Various studies show three ongoing themes: a medium-term demand problem, a large percentage of jobless claims will likely become permanent, and the U.S. expects to see a double-digit unemployment rate in the next two years.
Let’s break down these three reasons your jobs might remain in limbo.
As the coronavirus pandemic swept across the U.S. and Europe, many economists worried about disruptions in supply chains.
Since 2012, high labor costs pushed both labor-intensive and high-tech manufacturing jobs away from the U.S. to Asia. It increased the dependence of the U.S. on other countries, creating weaker supply chains.
Nobel-winning economist and Columbia University economics professor Joseph Stiglitz explains how that will create a severe demand problem:
I think that there will be these major structural changes, supply chain side changes, and at least in the short to medium-term, a very big demand problem.
When there is less demand, and people refuse to spend as much as before, the growth of the jobs market significantly slows down.
Companies across critical sectors like service, airline, and manufacturing are seeing this trend.
Southwest Air warned it might cut a portion of its workforce as air travel declines by 30%. Rolls Royce is letting go of 9,000 employees to cope with sinking demand. IBM is planning to release thousands of employees in the near-term.
According to a study released by The University of Chicago’s Becker Friedman Institute entitled “COVID-19 Is Also a Reallocation Shock ,” 42% of lost jobs are likely to result in a permanent loss.
It found that the pandemic may have long-term consequences on the jobs market.
The study read:
If the pandemic and partial economic shutdown linger for many months, or if pandemics with serious health consequences and high mortality rates become a recurring phenomenon, there will be profound, long-term consequences for the reallocation of jobs, workers and capital across firms and locations.
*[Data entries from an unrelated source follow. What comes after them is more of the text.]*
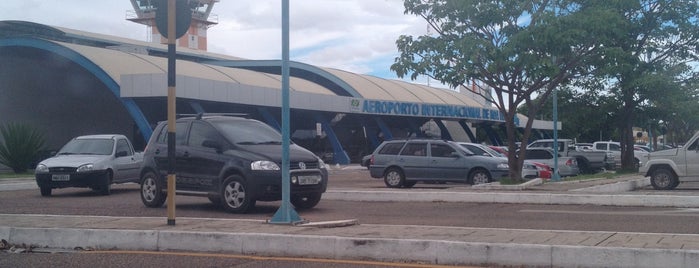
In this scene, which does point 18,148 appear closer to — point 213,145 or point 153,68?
point 153,68

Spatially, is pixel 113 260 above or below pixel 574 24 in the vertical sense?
below

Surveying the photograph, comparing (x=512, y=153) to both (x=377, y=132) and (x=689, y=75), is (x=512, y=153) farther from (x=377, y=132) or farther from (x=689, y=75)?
(x=377, y=132)

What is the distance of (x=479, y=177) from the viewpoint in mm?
21250

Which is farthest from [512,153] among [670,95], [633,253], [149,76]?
[149,76]

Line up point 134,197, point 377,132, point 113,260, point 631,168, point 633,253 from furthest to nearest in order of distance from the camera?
point 377,132 → point 631,168 → point 134,197 → point 113,260 → point 633,253

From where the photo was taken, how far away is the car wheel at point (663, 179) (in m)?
19.8

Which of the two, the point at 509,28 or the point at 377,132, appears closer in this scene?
the point at 509,28

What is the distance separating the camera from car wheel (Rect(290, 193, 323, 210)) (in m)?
13.6

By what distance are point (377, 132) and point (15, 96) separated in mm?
25043

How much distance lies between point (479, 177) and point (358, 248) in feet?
43.3

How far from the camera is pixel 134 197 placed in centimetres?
1775

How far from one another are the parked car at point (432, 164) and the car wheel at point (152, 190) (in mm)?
8934

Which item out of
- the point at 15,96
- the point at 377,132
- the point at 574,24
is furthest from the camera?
the point at 377,132

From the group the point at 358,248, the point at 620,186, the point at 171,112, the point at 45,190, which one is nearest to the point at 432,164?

The findings suggested a more gloomy outlook. The economists noted that even a vaccine might not put an end to shifting consumer demand.
The economists said:
Even if medical advances or natural forces bring an early resolution to the crisis, many pandemic-induced shifts in consumer demand and business practices will persist.
Most people believe a vaccine will fix the economy.
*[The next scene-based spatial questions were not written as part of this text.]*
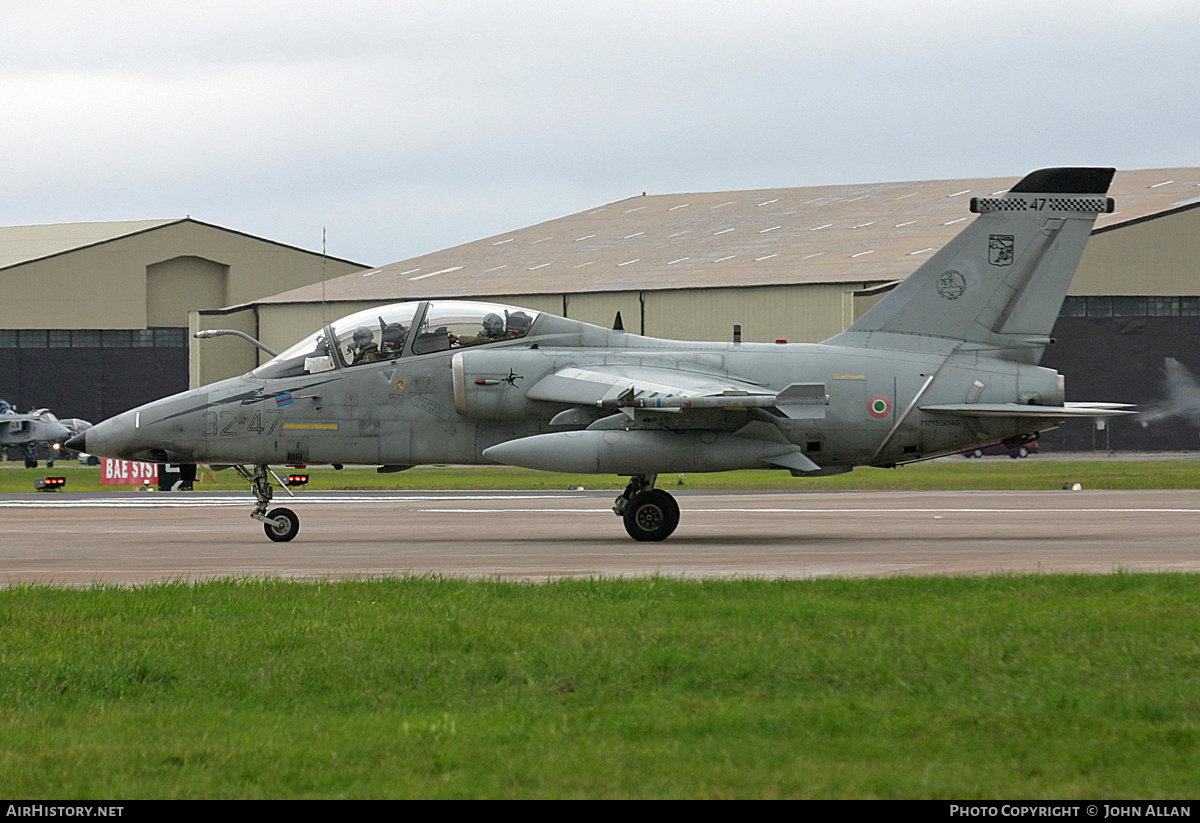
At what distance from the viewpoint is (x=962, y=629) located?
9.21 m

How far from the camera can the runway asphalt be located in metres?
14.7

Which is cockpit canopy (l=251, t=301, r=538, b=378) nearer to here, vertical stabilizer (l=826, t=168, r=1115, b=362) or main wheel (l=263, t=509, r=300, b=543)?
main wheel (l=263, t=509, r=300, b=543)

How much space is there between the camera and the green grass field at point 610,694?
583 centimetres

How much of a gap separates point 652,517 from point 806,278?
41839mm

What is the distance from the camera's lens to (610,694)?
753cm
Data points show that recovery might not be that simple.
Speaking on Bloomberg Daybreak Americas, Nobel laureate Joseph Stiglitz predicted the unemployment of the U.S. to be at double digits over the next two years.
Stiglitz emphasized he is pessimistic because optimistic projections of an economic rebound rely on luck.
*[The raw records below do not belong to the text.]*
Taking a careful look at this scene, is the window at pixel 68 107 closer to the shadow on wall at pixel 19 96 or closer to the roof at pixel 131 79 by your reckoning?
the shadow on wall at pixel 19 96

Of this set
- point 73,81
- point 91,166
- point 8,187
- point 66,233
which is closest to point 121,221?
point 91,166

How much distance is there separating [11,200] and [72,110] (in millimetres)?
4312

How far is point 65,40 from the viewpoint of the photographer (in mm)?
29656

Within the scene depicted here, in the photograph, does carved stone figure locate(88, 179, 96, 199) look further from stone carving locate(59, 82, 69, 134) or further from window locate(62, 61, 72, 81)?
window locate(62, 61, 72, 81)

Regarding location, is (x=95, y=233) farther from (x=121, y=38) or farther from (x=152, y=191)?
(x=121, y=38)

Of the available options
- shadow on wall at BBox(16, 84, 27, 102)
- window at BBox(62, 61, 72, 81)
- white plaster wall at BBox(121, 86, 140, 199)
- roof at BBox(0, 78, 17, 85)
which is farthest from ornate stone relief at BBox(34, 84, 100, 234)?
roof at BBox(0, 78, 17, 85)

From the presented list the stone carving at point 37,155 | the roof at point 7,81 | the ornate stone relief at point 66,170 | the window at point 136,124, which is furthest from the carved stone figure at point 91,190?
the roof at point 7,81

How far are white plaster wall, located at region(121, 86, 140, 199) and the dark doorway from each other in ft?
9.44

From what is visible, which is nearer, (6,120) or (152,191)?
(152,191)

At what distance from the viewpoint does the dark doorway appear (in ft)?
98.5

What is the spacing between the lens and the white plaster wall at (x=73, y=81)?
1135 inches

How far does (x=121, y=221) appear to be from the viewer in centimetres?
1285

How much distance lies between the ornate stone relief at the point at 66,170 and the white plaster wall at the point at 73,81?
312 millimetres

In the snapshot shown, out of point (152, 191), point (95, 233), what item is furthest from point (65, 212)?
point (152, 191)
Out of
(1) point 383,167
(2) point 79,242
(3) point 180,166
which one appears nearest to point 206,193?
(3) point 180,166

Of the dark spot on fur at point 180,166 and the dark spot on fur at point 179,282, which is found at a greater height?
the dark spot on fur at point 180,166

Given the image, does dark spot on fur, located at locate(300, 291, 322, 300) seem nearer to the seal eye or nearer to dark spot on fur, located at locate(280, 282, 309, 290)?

I’m quite frankly rather pessimistic. The uncertainty associated with the pandemic is not likely to go away. We could get lucky, we could get the vaccine very quickly, we could go into mass production. That is a possibility, but it’s the one that I put as low probability and I think most of the experts share that.
In the next two years, economists generally expect the jobs market to stall at the current level. Unfortunately, that means many of your jobs might be gone until 2022.